Today, it is nearly certain that the Federal Reserve will lower interest rates for the first time in over four years. However, it remains unclear whether the Fed will opt for a 50-basis-point cut or a smaller adjustment. Experts warn that markets may be overly optimistic about the prospect of a rate reduction.
50 Basis Points Cut on the Table
Currently, the interest rate futures market shows a likelihood of over 60% for a 50-basis-point cut. In the previous meeting, Fed Chairman Jerome Powell indicated that addressing inflation nearing the 2% target was a priority, though he did not specify a rate. The prevailing view suggests that a 25-basis-point cut would be a more suitable starting point for the Fed’s easing cycles in times without crises.

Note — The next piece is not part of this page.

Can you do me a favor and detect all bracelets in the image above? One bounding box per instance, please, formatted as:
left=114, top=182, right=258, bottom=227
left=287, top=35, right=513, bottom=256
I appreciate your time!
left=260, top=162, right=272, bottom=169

Options pricing indicates that the S&P 500 index could fluctuate by approximately 1.1% on Wednesday. Recently, the rise of U.S. stocks makes it challenging for the market to be disappointed if the Fed opts for a smaller cut.
KPMG’s chief economist, Diane Swonk, stated that a 50-basis-point cut is definitely on the table, though Powell may not secure sufficient support for this option. Tara Hariharan, managing director of global macro hedge fund NWI Management, commented that with U.S. stocks near all-time highs, the risk-reward balance seems weak for further gains.
Rate Cut Expectations May Be Detached from Market Realities
On the other hand, Michael Rosen, managing partner and chief investment officer at Angeles Investments, believes the current bond market is pricing in the Fed’s rate cuts too aggressively. The market anticipates a 250-basis-point reduction next year, but according to Rosen, this would only be feasible in a recession scenario. He suggested that short-term U.S. Treasury yields might decline below market expectations, while long-term yields could rise.
Angel One analyst Saish Sandeep Sawant Dessai warned that “the real risk is the market pricing in a very dovish stance,” which could lead to rising Treasury yields and the dollar, further driving down gold prices.